"""
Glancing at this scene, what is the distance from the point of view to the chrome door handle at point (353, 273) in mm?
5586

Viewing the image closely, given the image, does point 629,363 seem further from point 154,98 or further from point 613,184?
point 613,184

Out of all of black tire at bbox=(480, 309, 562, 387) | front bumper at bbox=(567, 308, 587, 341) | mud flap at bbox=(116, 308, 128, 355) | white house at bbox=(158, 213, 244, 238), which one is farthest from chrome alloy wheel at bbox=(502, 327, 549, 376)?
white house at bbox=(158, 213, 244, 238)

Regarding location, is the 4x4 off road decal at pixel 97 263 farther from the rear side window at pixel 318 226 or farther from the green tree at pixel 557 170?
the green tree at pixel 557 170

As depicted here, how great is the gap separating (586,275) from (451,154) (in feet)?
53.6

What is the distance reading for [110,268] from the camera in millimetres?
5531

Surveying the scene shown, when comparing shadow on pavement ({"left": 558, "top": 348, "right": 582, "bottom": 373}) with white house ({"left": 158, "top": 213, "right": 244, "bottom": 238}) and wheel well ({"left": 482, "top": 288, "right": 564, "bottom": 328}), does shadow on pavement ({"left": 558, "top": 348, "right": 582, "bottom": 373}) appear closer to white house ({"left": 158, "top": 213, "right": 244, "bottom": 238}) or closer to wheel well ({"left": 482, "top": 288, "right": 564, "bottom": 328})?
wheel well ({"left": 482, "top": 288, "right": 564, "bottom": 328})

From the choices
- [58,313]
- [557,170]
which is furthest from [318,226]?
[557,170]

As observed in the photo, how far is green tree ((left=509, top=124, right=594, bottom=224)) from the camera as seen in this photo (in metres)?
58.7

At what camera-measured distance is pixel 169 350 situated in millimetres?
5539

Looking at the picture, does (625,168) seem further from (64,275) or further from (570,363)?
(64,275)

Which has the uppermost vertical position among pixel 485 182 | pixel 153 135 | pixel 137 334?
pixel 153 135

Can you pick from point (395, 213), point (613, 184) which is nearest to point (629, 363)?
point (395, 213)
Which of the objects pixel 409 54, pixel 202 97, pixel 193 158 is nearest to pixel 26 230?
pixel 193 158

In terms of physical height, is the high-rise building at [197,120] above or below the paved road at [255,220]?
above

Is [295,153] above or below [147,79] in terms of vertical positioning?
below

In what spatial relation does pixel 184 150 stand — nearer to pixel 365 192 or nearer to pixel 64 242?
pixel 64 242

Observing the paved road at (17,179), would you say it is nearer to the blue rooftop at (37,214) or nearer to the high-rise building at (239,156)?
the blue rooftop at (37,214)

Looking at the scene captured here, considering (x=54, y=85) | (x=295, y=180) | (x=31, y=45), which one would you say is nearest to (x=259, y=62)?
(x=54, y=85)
"""
**SET TASK**. Reproduce all of the lines above verbatim, from the first to the last.

**FINAL RESULT**.
Glancing at this scene, what is the distance from the point of view to the chrome door handle at point (353, 273) in mm?
5586

Viewing the image closely, given the image, does point 629,363 seem further from point 154,98 or further from point 613,184?
point 613,184

Out of all of black tire at bbox=(480, 309, 562, 387) | front bumper at bbox=(567, 308, 587, 341) | mud flap at bbox=(116, 308, 128, 355) | white house at bbox=(158, 213, 244, 238), which one is farthest from chrome alloy wheel at bbox=(502, 327, 549, 376)?
white house at bbox=(158, 213, 244, 238)

Regarding location, is the 4x4 off road decal at pixel 97 263 farther from the rear side window at pixel 318 226 or farther from the green tree at pixel 557 170?
the green tree at pixel 557 170

As depicted here, how great is the gap separating (586,275) from (451,154) (in feet)?
53.6

What is the distance reading for [110,268] from the camera in millimetres?
5531

Surveying the scene shown, when comparing shadow on pavement ({"left": 558, "top": 348, "right": 582, "bottom": 373}) with white house ({"left": 158, "top": 213, "right": 244, "bottom": 238}) and wheel well ({"left": 482, "top": 288, "right": 564, "bottom": 328}), does shadow on pavement ({"left": 558, "top": 348, "right": 582, "bottom": 373}) appear closer to white house ({"left": 158, "top": 213, "right": 244, "bottom": 238}) or closer to wheel well ({"left": 482, "top": 288, "right": 564, "bottom": 328})?
wheel well ({"left": 482, "top": 288, "right": 564, "bottom": 328})

From the choices
- [58,313]
- [557,170]
which is furthest from [318,226]?
[557,170]

As observed in the photo, how far is green tree ((left=509, top=124, right=594, bottom=224)) from the camera as seen in this photo (in metres)?
58.7

At what camera-measured distance is pixel 169 350 situated in millimetres?
5539

Looking at the picture, does (625,168) seem further from (64,275) or further from (570,363)?
(64,275)

Which has the uppermost vertical position among pixel 485 182 | pixel 153 135 | pixel 137 334?
pixel 153 135

Can you pick from point (395, 213), point (613, 184) which is nearest to point (629, 363)?
point (395, 213)
Which of the objects pixel 409 54, pixel 202 97, pixel 193 158 is nearest to pixel 26 230?
pixel 193 158

In terms of physical height, is the high-rise building at [197,120] above or below the paved road at [255,220]?
above

Is [295,153] above or below [147,79] in terms of vertical positioning?
below

In what spatial relation does pixel 184 150 stand — nearer to pixel 365 192 or nearer to pixel 64 242?
pixel 64 242

Observing the paved road at (17,179), would you say it is nearer to the blue rooftop at (37,214) or nearer to the high-rise building at (239,156)?
the blue rooftop at (37,214)

Looking at the scene captured here, considering (x=54, y=85) | (x=295, y=180) | (x=31, y=45), which one would you say is nearest to (x=259, y=62)?
(x=54, y=85)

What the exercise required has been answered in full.